Nebraska’s only Big 12 win this season was against Oklahoma on Jan. 30. The Huskers have lost at home to 11th-place Iowa State and dropped a 40-point game at Texas.

But they played right with top-ranked Kansas on the road until the final minutes of what was an 11-point loss, and they took then-No. 7 Kansas State to the last seconds before losing 91-87 on the road last week. Then they turned around and lost by 15 points at home to Missouri on Saturday.

Athletic director Tom Osborne said on his radio show last week that Sadler’s job status is a non-issue and that he sees potential.

“Coach Osborne and the administration has been tremendous and they’ve given total support,” Sadler said Monday. “Nebraska has paid me to win basketball games here and run a basketball program, and I think our program is going in the right direction. We just have to win some games and all that will take care of itself.”

Boehm said the goals are for Nebraska to regularly appear in the Top 25 and play in the NCAA tournament - and to achieve them with high-character players.

“There is a little bit of leeway to do it the right way,” Boehm said. “We can have a quick fix if we want to go that way, but there are no quick fixes in this program. In the fifth year you can gauge where you’re at. Right now he has young kids, some injuries. It happens to be a down year right now.”

Sadler has been hit by season-ending injuries to projected starters Christopher Niemann and Toney McCray. The Huskers often have four freshmen in the court.

Nebraska has scant basketball tradition. The men haven’t won a conference championship since sharing the Big Seven title in 1949-50 and are winless in six NCAA tournament appearances. The Huskers haven’t been to the national tournament since 1998 or in the Top 25 since 1995.

Sadler in 2006 took over what Boehm called an “unhealthy” program, and his first roster was out of balance, with nine freshmen or sophomores, one junior and two seniors. A former student manager even got minutes.

Recruiting has been hit and miss. He signed eight players in his first class, and only one is still on the team. Sadler’s records of 17-14, 20-13 and 18-13 were bolstered by wins over undistinguished non-conference opponents, but he did get the Huskers to the NIT the past two seasons.

Nebraska’s basketball budget of $3.6 million ranks among the top six in the Big 12, Boehm said, and ground will be broken in May on a practice facility.

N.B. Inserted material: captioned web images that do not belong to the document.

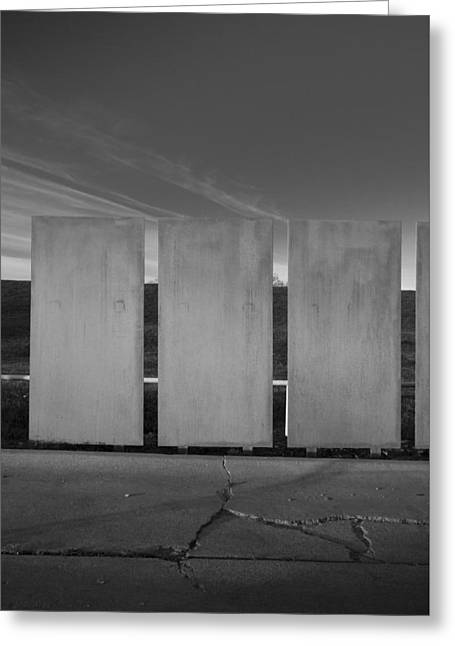 Pillars Of Art In The Black And White World Greeting Card by Greg Kopriva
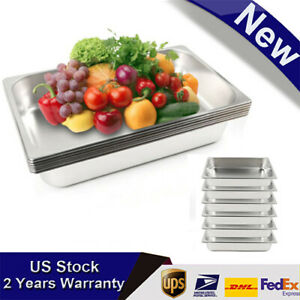 Hot 6x Full Size 4 Deep Steam Table Pans Bain marie Catering Food Warmer Buffet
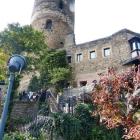Foto zu Burghotel Auf Schönburg:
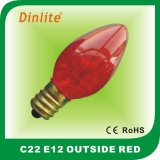 Most popular C22 color incandescent bulb with decorative design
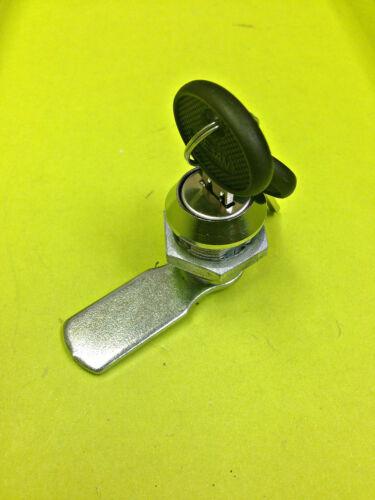 Cam Lock File Cabinet Mailbox Desk Drawer Cupboard Locker with 2 Keys 90°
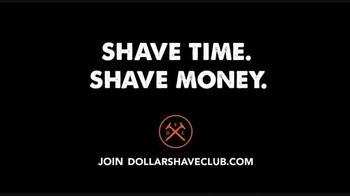 Dollar Shave Club Razor Blades TV Spot, 'Always Shave with a Fresh Blade' - Thumbnail 6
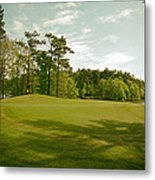Grand National Golf Course - Opelika Alabama Metal Print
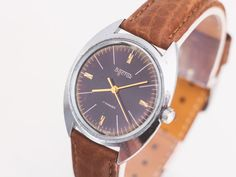 Men's soviet watch Wostok � mens wrist watch � mechanical watc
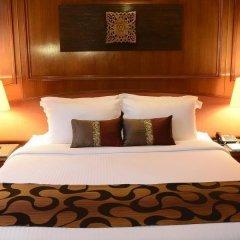 Отель Cinta Sayang Resort 4* Люкс с различными типами кроватей фото 2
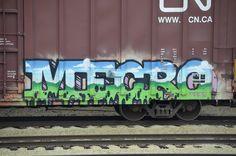 boxcar graffiti art - Google Search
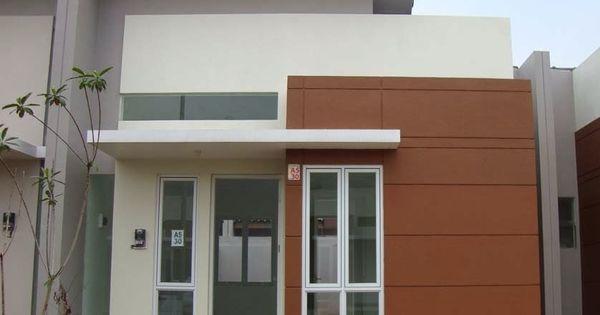 minimalist house terrace design desain teras rumah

Sadler’s worst season comes alongside the best season ever for the women’s team, which is 25-0 and ranked No. 3 nationally.

Boehm uses the women’s team as an example of how quickly a program can turn around. Coach Connie Yori’s women were 1-8 in conference play in February last year, but with a healthy lineup they are moving toward their first league title since 1988 and a possible No. 1 NCAA seed.

“I wouldn’t be surprised with the men next year if we’re seeing maybe not something like this,” Boehm said, referring to the women, “but drastic improvement with Doc only being in his fifth year.”